**Problem 1**
According to the profile of Peter Brosius below, since what year has he led the Children's Theatre Company?

**Text to read**
________________________
The phrase “force of nature” may be over-used to describe the outsized passion of certain arts workers, but even by the high standards set by big-talking theatre people, Children’s Theatre Company artistic director Peter Brosius stands out for his boundless enthusiasm and bottomless vim. He won’t just tell you about his theatre’s upcoming season—the last he will program at the venerable company he’s led since 1997, and from which he’ll make an exit in June 2024. He’ll tell you about each show in detail, who wrote and designed it, what it has to say, why it moves him and his audiences so much. What rescues all this from mere salesmanship is that Brosius unmistakably means every word. It also matters that the product he’s pitching is high-quality theatre experiences for young people—a reliable antidote to despair if there ever was one.
________________________
**Recorded information**
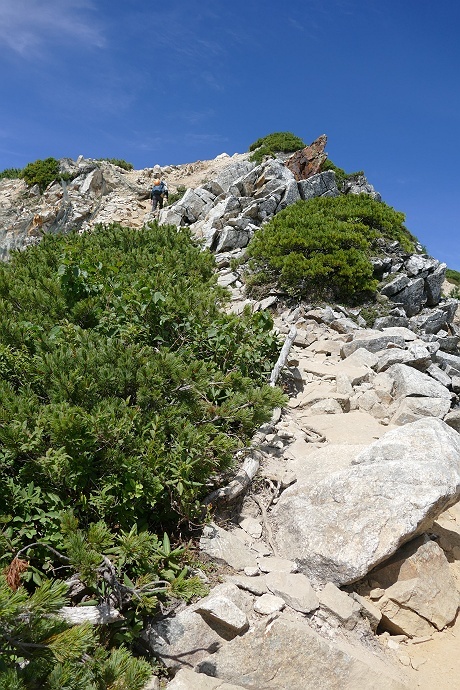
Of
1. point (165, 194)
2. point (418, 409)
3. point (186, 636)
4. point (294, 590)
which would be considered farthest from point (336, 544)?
point (165, 194)

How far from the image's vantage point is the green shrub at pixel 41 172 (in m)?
29.0

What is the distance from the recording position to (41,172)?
29.3m

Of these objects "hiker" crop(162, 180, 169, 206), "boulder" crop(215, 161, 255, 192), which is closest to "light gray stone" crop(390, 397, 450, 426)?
________________________
**Problem 2**
Reproduce the listing above verbatim, starting with the line that contains "How far from" and continuing through the end of the listing, both ends included.

**Exercise solution 1**
1997

**Exercise solution 2**
How far from the image's vantage point is the green shrub at pixel 41 172 (in m)?
29.0

What is the distance from the recording position to (41,172)?
29.3m

Of these objects "hiker" crop(162, 180, 169, 206), "boulder" crop(215, 161, 255, 192), which is closest to "light gray stone" crop(390, 397, 450, 426)?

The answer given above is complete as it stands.